- Given exercise: Return word for word every line starting at the one containing "Of the choices" and ending at the last line of the items below.

- Given data:
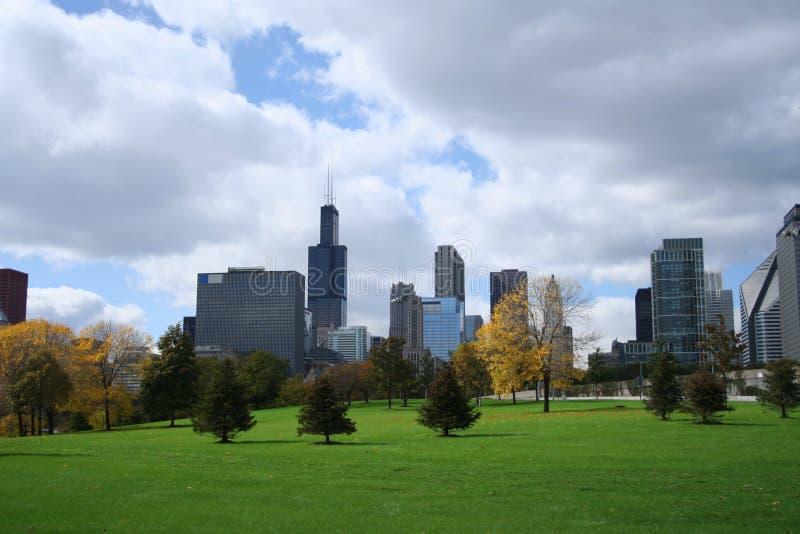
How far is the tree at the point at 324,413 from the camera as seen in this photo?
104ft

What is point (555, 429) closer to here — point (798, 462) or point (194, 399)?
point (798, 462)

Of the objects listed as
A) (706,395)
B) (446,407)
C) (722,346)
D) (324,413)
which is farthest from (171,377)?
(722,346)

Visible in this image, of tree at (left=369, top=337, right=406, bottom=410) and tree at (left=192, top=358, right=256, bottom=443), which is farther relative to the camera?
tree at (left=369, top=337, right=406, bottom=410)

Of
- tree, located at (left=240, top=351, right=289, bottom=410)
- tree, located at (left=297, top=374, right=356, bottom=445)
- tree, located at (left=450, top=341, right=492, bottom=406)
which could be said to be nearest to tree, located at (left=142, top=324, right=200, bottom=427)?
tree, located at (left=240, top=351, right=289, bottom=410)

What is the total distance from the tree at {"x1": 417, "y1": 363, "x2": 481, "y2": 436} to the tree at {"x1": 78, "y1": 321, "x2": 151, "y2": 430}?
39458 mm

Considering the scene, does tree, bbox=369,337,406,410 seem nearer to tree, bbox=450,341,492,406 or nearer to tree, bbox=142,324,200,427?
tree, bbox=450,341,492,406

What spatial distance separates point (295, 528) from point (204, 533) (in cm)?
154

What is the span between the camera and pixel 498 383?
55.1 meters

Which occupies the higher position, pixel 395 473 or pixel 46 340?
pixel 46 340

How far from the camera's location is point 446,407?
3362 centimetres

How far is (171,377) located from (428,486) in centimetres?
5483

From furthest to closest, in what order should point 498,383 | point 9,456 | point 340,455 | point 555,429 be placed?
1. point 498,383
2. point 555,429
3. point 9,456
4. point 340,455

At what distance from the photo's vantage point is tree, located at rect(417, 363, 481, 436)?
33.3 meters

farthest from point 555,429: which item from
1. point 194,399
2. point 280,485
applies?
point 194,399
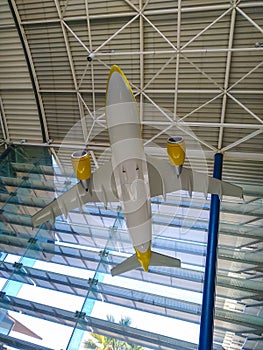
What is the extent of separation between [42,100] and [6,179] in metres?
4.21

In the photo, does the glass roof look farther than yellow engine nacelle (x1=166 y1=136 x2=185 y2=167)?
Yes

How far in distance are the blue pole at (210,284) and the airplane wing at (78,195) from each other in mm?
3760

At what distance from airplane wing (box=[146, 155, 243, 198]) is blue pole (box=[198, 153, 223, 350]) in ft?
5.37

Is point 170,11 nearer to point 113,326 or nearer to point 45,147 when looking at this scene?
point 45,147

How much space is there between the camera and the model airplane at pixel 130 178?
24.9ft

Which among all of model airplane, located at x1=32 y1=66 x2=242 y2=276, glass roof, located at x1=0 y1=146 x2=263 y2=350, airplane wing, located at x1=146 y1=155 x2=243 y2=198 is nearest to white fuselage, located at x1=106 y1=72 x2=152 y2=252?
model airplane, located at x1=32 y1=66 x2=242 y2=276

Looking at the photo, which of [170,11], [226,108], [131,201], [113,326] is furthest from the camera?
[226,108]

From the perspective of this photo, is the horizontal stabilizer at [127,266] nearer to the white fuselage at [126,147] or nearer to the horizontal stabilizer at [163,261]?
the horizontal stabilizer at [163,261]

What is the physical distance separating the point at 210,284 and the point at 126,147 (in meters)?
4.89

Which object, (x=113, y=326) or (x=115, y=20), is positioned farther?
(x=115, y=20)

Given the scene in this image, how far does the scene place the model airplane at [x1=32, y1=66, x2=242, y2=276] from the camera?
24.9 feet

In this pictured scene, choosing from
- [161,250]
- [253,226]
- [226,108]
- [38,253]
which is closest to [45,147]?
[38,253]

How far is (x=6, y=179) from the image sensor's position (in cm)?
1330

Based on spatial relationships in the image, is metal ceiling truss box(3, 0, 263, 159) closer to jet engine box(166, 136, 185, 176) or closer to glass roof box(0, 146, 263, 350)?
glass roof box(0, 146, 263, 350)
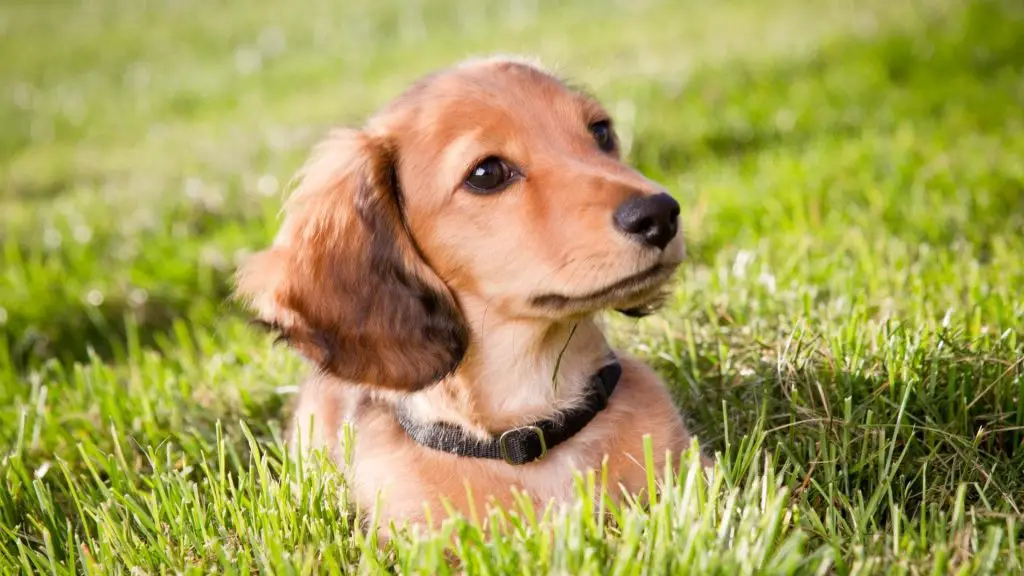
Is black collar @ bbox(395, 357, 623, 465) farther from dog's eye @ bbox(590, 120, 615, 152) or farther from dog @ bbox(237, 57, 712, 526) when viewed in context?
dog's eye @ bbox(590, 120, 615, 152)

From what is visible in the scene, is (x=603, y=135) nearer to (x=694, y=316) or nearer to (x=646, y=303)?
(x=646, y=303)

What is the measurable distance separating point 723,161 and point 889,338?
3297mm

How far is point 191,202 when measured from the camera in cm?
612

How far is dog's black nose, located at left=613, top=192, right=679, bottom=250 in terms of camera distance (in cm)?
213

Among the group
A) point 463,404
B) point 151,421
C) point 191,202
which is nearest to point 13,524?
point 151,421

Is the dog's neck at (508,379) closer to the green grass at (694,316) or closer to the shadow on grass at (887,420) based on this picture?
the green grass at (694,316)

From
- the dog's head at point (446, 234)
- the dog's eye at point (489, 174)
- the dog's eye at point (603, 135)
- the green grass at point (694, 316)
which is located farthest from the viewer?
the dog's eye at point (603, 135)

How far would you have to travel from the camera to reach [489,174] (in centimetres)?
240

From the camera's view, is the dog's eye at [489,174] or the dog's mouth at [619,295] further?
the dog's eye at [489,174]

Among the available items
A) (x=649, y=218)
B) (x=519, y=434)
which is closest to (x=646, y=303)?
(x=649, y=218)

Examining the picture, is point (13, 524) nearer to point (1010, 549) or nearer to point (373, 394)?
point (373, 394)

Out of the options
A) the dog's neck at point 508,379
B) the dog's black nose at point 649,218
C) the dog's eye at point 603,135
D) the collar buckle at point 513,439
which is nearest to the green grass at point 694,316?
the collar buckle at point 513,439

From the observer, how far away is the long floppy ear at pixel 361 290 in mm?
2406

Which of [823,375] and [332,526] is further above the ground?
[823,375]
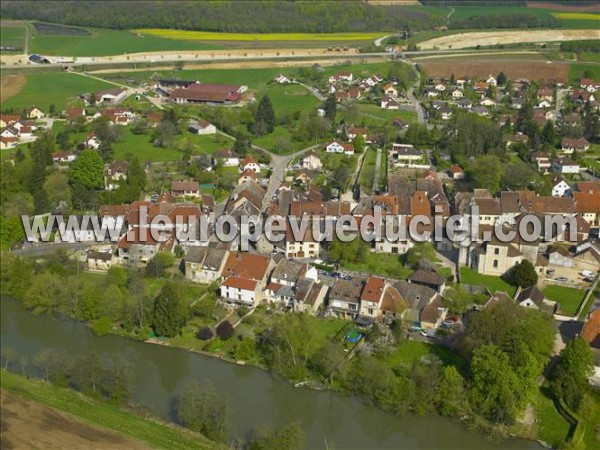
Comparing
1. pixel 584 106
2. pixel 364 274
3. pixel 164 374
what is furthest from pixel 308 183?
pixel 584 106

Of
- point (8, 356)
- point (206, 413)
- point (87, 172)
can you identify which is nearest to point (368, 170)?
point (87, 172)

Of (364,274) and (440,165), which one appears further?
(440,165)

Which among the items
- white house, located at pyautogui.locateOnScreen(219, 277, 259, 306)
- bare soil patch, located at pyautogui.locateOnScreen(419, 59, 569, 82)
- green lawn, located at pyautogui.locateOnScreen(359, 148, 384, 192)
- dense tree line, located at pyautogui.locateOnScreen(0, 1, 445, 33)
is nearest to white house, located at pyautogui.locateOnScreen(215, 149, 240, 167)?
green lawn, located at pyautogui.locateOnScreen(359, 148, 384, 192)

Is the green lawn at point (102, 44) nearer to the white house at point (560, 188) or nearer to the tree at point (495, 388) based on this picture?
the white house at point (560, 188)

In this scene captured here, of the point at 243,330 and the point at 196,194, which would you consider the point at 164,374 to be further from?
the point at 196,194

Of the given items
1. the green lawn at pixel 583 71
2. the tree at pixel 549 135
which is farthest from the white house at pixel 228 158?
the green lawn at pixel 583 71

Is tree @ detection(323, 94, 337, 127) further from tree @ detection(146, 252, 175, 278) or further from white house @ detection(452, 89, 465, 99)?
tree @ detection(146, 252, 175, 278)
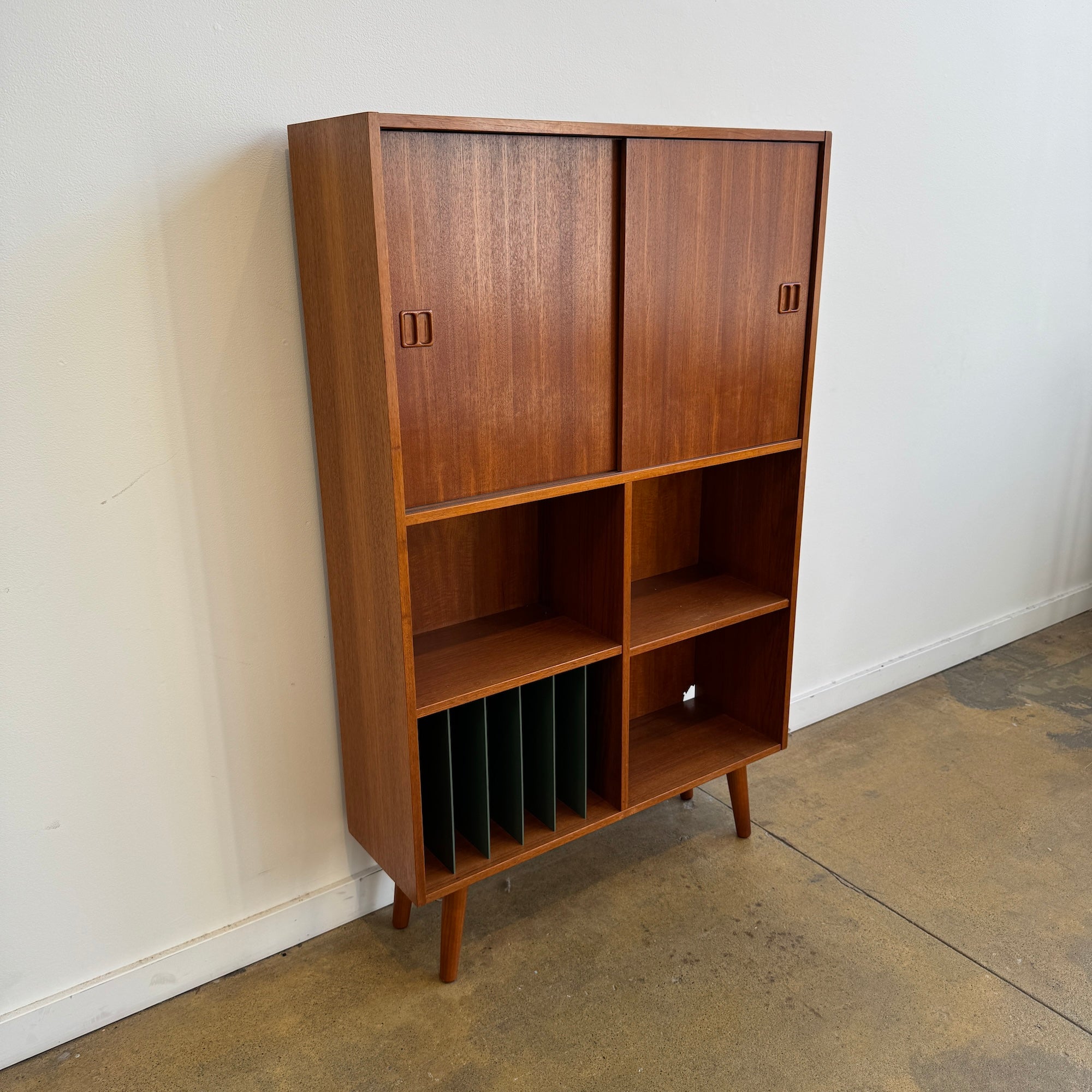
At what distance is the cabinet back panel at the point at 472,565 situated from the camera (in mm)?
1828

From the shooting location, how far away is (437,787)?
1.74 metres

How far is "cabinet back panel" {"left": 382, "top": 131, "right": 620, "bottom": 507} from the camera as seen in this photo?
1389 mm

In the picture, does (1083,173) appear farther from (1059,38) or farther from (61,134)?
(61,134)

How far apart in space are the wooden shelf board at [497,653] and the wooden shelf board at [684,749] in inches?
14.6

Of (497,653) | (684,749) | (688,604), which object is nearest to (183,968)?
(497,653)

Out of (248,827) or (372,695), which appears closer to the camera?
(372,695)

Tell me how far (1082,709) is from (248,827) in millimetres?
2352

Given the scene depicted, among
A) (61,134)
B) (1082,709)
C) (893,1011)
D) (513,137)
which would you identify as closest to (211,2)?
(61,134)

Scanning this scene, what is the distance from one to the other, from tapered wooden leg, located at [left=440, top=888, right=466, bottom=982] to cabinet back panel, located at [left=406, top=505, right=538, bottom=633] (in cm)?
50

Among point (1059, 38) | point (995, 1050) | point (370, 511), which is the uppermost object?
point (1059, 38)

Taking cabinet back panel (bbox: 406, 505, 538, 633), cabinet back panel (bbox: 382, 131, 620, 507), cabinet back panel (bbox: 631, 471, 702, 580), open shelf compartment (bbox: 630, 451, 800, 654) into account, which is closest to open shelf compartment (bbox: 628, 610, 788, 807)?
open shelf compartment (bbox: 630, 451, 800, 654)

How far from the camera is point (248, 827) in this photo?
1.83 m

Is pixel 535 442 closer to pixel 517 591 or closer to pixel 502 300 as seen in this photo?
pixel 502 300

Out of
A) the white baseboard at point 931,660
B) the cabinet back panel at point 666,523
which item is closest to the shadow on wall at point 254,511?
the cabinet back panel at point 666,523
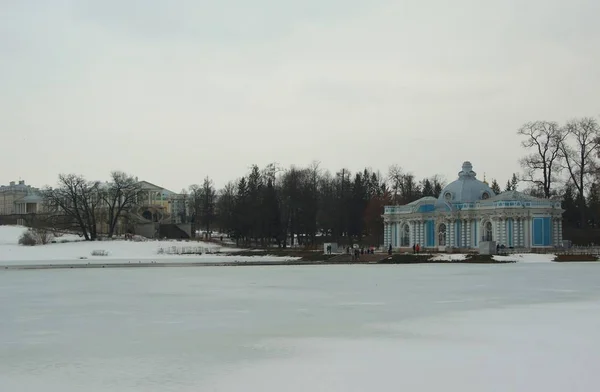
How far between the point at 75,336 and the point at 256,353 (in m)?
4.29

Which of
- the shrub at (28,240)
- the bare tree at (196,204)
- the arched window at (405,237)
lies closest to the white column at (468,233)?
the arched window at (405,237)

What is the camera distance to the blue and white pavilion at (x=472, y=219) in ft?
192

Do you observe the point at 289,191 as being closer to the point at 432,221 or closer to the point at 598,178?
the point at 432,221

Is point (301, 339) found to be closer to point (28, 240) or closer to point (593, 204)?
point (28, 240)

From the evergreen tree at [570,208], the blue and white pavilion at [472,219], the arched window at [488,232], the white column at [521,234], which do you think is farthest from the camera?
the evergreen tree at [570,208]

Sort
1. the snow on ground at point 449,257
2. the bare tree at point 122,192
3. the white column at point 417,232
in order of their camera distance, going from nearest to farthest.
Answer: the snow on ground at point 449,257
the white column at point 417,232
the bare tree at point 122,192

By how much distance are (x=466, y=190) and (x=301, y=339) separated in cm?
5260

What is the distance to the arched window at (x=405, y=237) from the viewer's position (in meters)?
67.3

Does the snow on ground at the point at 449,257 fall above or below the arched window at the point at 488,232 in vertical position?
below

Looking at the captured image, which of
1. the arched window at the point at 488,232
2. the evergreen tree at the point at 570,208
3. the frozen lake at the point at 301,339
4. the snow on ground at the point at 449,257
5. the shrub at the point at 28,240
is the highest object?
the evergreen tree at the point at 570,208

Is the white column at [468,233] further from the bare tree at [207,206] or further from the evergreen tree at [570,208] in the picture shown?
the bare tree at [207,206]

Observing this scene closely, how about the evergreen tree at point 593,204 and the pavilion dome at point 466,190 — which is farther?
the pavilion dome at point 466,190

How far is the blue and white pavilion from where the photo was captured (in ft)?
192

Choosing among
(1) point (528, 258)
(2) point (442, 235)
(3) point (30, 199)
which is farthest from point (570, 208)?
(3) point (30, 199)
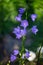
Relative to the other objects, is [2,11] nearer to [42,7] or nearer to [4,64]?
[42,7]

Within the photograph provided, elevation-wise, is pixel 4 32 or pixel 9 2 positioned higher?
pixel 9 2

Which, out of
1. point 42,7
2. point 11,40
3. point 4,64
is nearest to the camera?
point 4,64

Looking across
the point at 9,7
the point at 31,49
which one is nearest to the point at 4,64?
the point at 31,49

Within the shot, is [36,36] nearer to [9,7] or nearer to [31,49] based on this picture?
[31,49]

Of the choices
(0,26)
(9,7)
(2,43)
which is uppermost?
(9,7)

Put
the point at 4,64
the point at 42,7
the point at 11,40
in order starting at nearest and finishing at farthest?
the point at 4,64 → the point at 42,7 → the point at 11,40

- Solution to this exercise:
Of the choices
(0,26)
(9,7)
(2,43)
which is uppermost?
(9,7)

Put
the point at 4,64
the point at 42,7
the point at 11,40
in order starting at nearest and finishing at farthest?
the point at 4,64 → the point at 42,7 → the point at 11,40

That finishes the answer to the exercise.